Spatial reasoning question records
++++
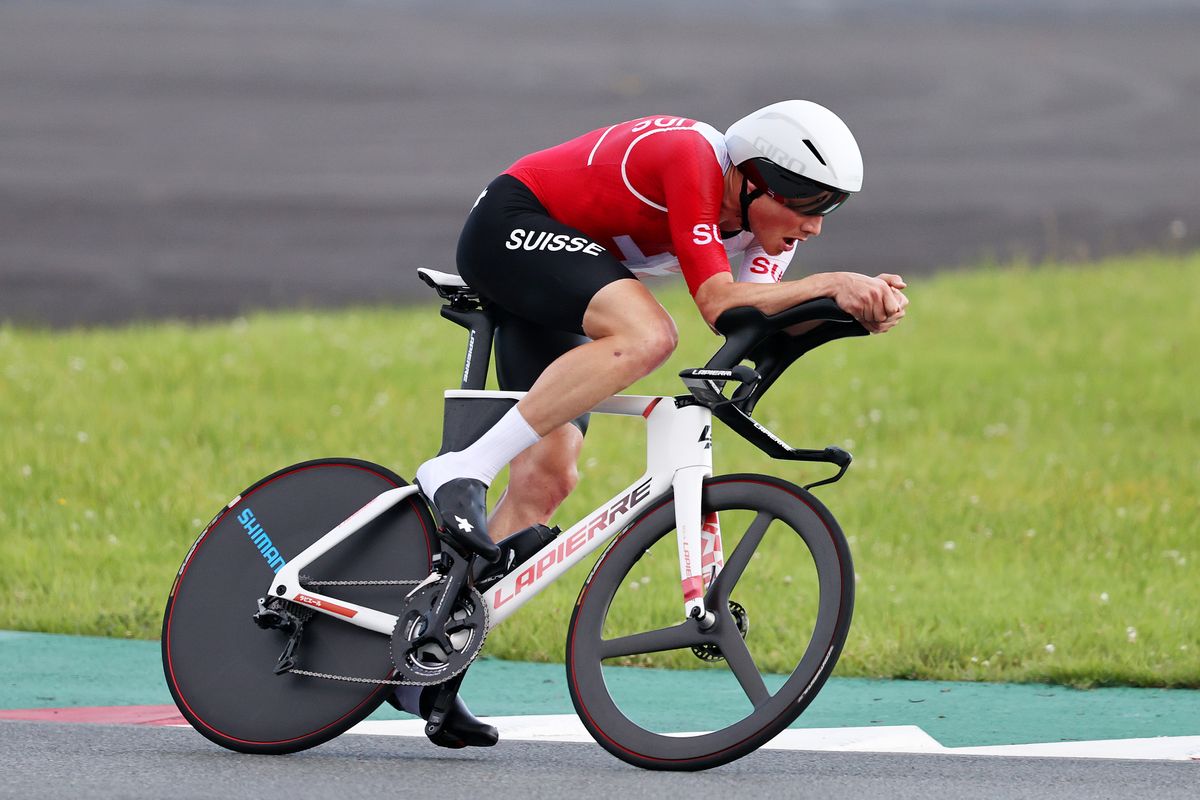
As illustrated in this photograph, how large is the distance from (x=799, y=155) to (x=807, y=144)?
0.03 metres

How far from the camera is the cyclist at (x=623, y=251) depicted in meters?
4.29

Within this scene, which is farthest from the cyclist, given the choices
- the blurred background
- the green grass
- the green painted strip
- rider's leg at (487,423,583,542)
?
the blurred background

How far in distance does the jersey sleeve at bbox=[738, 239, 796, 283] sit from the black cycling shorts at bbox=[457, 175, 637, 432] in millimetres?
335

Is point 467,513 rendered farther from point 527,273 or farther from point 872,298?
point 872,298

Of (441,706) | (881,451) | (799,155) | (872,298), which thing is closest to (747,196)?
(799,155)

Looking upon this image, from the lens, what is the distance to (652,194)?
14.8 feet

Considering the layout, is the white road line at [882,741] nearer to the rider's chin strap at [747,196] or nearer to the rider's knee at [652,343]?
the rider's knee at [652,343]

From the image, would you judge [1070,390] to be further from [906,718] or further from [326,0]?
[326,0]

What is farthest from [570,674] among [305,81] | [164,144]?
[305,81]

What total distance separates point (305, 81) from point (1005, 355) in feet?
38.9

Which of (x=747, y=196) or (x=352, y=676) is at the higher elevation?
(x=747, y=196)

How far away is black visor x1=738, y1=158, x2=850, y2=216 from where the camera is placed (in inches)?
170

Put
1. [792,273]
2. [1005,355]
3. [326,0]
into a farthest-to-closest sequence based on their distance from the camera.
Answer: [326,0] → [792,273] → [1005,355]

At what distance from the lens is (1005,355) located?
1158cm
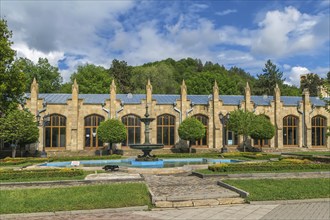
++++
**Exercise requirements:** Arrange the lines above as a numbered list, omitting blank lines and the pictures.

**Expected answer:**
1. As illustrated in this photograph, how large is the distance from (x=799, y=155) to (x=807, y=144)?
2. 0.03 metres
3. How far from the camera is the cyclist at (x=623, y=251) depicted in meters?
4. 4.29
5. Within this scene, which is farthest from the cyclist, given the choices
6. - the blurred background
7. - the green grass
8. - the green painted strip
9. - rider's leg at (487,423,583,542)
10. ?
11. the blurred background
12. How far in distance does the jersey sleeve at bbox=[738, 239, 796, 283] sit from the black cycling shorts at bbox=[457, 175, 637, 432] in millimetres?
13. 335
14. Is point 467,513 rendered farther from point 527,273 or farther from point 872,298?
15. point 872,298
16. Of (441,706) | (881,451) | (799,155) | (872,298), which thing is closest to (747,196)?
17. (799,155)
18. Looking upon this image, from the lens, what is the distance to (652,194)?
19. 14.8 feet
20. Considering the layout, is the white road line at [882,741] nearer to the rider's chin strap at [747,196] or nearer to the rider's knee at [652,343]?
21. the rider's knee at [652,343]
22. From the image, would you judge [1070,390] to be further from [906,718] or further from [326,0]?
23. [326,0]
24. What is farthest from [570,674] among [305,81] | [164,144]?
25. [305,81]
26. What total distance separates point (305, 81) from point (1005, 355) in feet?
27. 38.9
28. Which of (x=747, y=196) or (x=352, y=676) is at the higher elevation?
29. (x=747, y=196)
30. How far away is black visor x1=738, y1=158, x2=850, y2=216 from where the camera is placed (in inches)?
31. 170
32. Put
33. 1. [792,273]
34. 2. [1005,355]
35. 3. [326,0]
36. into a farthest-to-closest sequence based on their distance from the camera.
37. Answer: [326,0] → [792,273] → [1005,355]
38. At what distance from the lens is (1005,355) located?
39. 1158cm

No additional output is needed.